Ducati Monster 696 - Test Ride Report
TEST RIDE - Ducati
Rinnovata la moto di punta delle vendite della Casa di Borgo Panigale. Non l'ennesimo restyling ma una vera e propria svolta, pur senza rompere con la tradizione
Ducati Monster 696 è l'ultima di una fortunata stirpe. Esce dai concessionari nel 1993 la prima Monster che all'epoca aveva come unica cilindrata il 900 cc di derivazione Supersport. Dal '92 ad oggi numerosi sono stati gli interventi che hanno modificato più o meno radicalmente la naked che ha fatto la storia del segmento. Fondamentale la tappa del 1994, anno nel quale è stata introdotta la piccola cilindrata, il 600. Da allora sono state quasi 200mila le Monster vendute nelle diverse configurazioni e cilindrate proposte in questi anni.
Oggi la entry level si rinnova e diventa 696, completamente rinnovata ma fedele alla tradizione che la vuole piccola, potente e agile. I primi contatti con la stampa intenazionale l'hanno già confermata come amante delle curve grazie anche alla sostanziale riduzione di peso che ha fermato l'ago della bilancia a 161 kg a secco. Il comfort in sella è decisamente cresciuto rispetto alle precedenti versioni; adatta anche ai più alti grazie alle pedane arretrate rispetto alle precedenti versioni e le vibrazioni sono ridotte, altro importante miglioramento rispetto alla storia del modello. Cresce anche l'abitabilità per il passeggero, rispetto al modello 695.

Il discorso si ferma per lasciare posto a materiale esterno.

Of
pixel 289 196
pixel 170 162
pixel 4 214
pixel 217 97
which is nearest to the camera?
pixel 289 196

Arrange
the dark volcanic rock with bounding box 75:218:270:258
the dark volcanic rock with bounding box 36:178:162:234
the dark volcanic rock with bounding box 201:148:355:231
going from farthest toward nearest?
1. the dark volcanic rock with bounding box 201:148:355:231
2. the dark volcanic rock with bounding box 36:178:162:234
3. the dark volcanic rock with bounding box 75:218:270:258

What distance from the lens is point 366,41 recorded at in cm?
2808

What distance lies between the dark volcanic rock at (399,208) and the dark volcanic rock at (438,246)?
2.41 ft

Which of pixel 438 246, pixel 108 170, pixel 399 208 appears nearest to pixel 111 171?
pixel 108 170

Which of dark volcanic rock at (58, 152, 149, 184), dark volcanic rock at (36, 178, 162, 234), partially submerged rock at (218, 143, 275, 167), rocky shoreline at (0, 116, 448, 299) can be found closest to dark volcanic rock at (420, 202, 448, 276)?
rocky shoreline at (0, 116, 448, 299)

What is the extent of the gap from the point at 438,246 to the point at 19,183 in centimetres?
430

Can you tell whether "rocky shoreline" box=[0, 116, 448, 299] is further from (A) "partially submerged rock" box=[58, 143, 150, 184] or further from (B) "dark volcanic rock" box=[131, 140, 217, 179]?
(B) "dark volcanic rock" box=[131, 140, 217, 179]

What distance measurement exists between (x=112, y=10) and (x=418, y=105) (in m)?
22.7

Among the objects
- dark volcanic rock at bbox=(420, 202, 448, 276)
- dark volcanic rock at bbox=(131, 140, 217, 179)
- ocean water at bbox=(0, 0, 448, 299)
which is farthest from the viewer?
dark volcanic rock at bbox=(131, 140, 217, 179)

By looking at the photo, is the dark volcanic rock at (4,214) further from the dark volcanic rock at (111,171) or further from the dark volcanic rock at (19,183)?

Da segnalare, il calore trasmesso al pilota è avvertibile e potrebbe diventare fastidioso nei periodi estivi e la taratura delle sospensioni si è dimostrata piuttosto rigida sui percorsi cittadini dove l'asfalto non è sempre liscio. Aiutano molto bene nel misto dove il sistema complessivo – telaio e sospensioni – permettono agilità e cambi di direzione precisi, grazie anche al peso davvero contenuto.
Le novità della 696 non sono certo poche, anzi. Il lavoro non è stato certo facile perchè molto doveva cambiare, rimanendo però uguale. Dalle prime immagini si può infatti notare come l'animo Monster non sia stato completamente stravolto, anche se molti dettagli hanno subito una decisa evoluzione. Più muscoloso ed imponente, il nuovo Monster sfrutta componenti più compatti per evitare ogni sporgenza dalla sagoma ed il nuovo serbatoio acquisisce ora più imponenza e personalità.